Charles Howell III didn't play his first British Open until 2003 and has never really experienced a miserable day on the links. Monday was the first full day of practice for many players, and presented with the opportunity, Howell didn't want to miss it.
'I didn't play that year at Muirfield, and I don't know how it compared,' Howell said. 'I just wanted to play it and see. And it was really rough. It was very rough.'
He played Carnoustie on Sunday and hit a 4-iron to the fourth fairway and a 7-iron to the green. One day later, hands stuffed in his pockets as he practiced alone, Howell hit a driver and a 3-iron to reach the green at the 412-yard hole.
No telling how Mother Nature will behave when the British Open begins Thursday, or the rest of the week.
Woods, Pampling, Howell, Brett Quigley and Robert Karlsson were among those who left nothing to chance. Woods was on the first tee at 6 a.m., his typical starting time during practice rounds at the British Open.
Once he made the turn, he must have wondered why he bothered.
'One good thing about today is he's playing in a rain jacket,' swing coach Hank Haney said. 'He hasn't done that all year.
The round was quiet and quick.
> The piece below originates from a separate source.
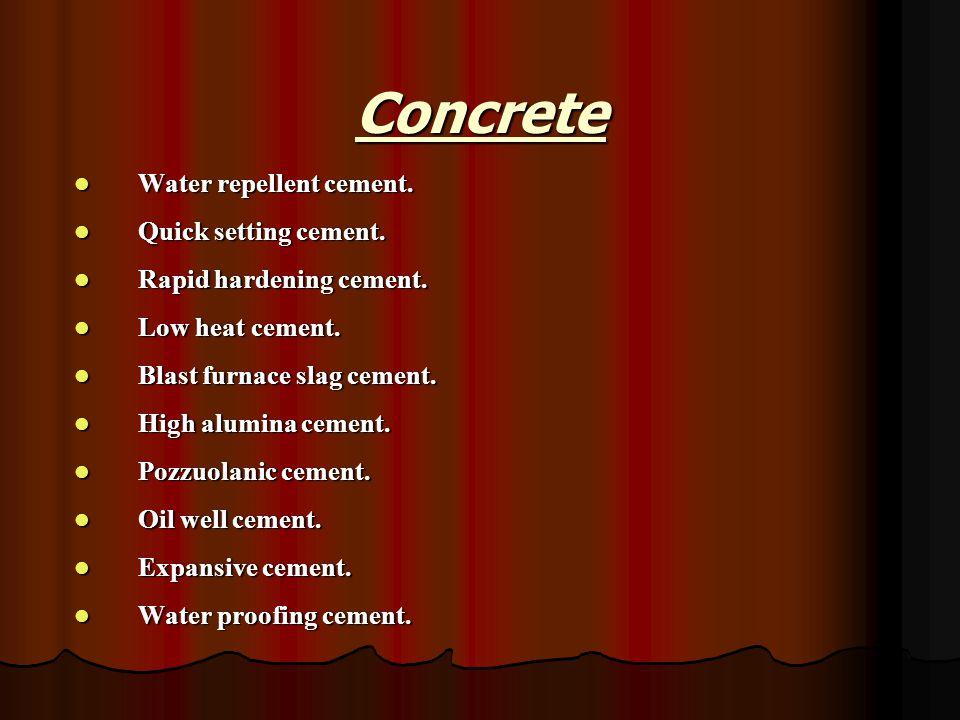 Water repellent cement. Water repellent cement. Quick setting cement. Quick setting cement. Rapid hardening cement. Rapid hardening cement. Low heat c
The harder the wind blew, the more the rain blew sideways, the more fun they seemed to have.
'Good thing we're playing today,' caddie Steve Williams said. 'It could be worse tomorrow.'
No one bothered practicing putts or chips around the greens because the green was too soft, and some of them had puddles on the edges. Woods was duly impressed when Pampling hit driver off the deck for his second shot (on a par 4), and doubled over in laughter when Pampling hit a 2-iron to the 176-yard 13th hole that didn't clear a bunker 150 yards in front of them.
But the joke was on Woods at the 14th, a par 5 at 514 yards known for the Spectacle bunkers some 65 yards in front of the greens that players usually can carry easily. But not on this day.
Woods hit driver in the fairway and hit 2-iron short of the Spectacles, just left in a sparse patch of rough. He swung hard and watched his third shot over the bunkers, and stopped in his tracks when he arrived at the green and found his ball a few yards from the green.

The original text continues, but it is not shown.